## [EXCERPT]
Skip to content

rekx 🦖

License GitHub tag (with filter) Documentation ci

rekx1

Experimental

Everything is under heavy development and subject to change! Interested ? Peek over at the To Do list !

What ?

rekx seamlessly interfaces the Kerchunk library 2 in an interactive way through the command line. It assists in creating virtual aggregate datasets, also known as Kerchunk reference sets, which allows for an efficient, parallel and cloud-friendly way to access data in-situ without duplicating the original datasets.

More than a functional tool, rekx serves an educational purpose on matters around chunking, compression and efficient data reading from common scientific file formats such as NetCDF used extensively to store large time-series. While there is abundant documentation on such topics, it is often highly technical and oriented towards developers, rekx tries to simplify these concepts through practical examples.

Why ?

## [SUPPLIED MATERIAL]
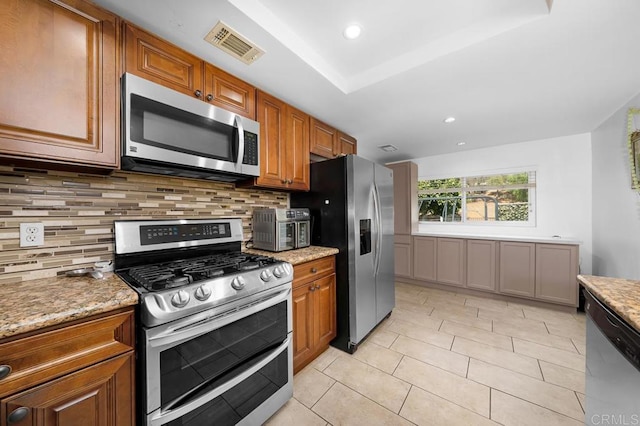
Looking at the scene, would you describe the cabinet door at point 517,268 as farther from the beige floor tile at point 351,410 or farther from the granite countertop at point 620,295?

## [REQUIRED ACTION 1]
Answer these questions about the rekx page, one line each, marked as they are:
(a) Which library does rekx work with through the command line?
(b) Which file format does the page name as widely used to store large time-series?
(c) Through what does rekx try to simplify these concepts?
## [REQUIRED ACTION 2]
Copy the part of the rekx page that begins at the words "Skip to content" and stops after "To Do list !", substituting "active development" for "heavy development".
## [REQUIRED ACTION 3]
Decide whether each statement agrees with the rekx page. Answer yes or no, and quote the words of the page that settle it.
(a) rekx gives access to data by making copies of the original datasets.
(b) rekx is meant to teach as well as to work as a tool.
(c) The page says existing documentation on these topics is simple and aimed at beginners.
The lines after the rekx page come from a different source.

## [EXERCISE RESULT 1]
(a) The Kerchunk library
(b) NetCDF
(c) Practical examples

## [EXERCISE RESULT 2]
Skip to content

rekx 🦖

License GitHub tag (with filter) Documentation ci

rekx1

Experimental

Everything is under active development and subject to change! Interested ? Peek over at the To Do list !

## [EXERCISE RESULT 3]
(a) No: "without duplicating the original datasets"
(b) Yes: "rekx serves an educational purpose"
(c) No: "it is often highly technical and oriented towards developers"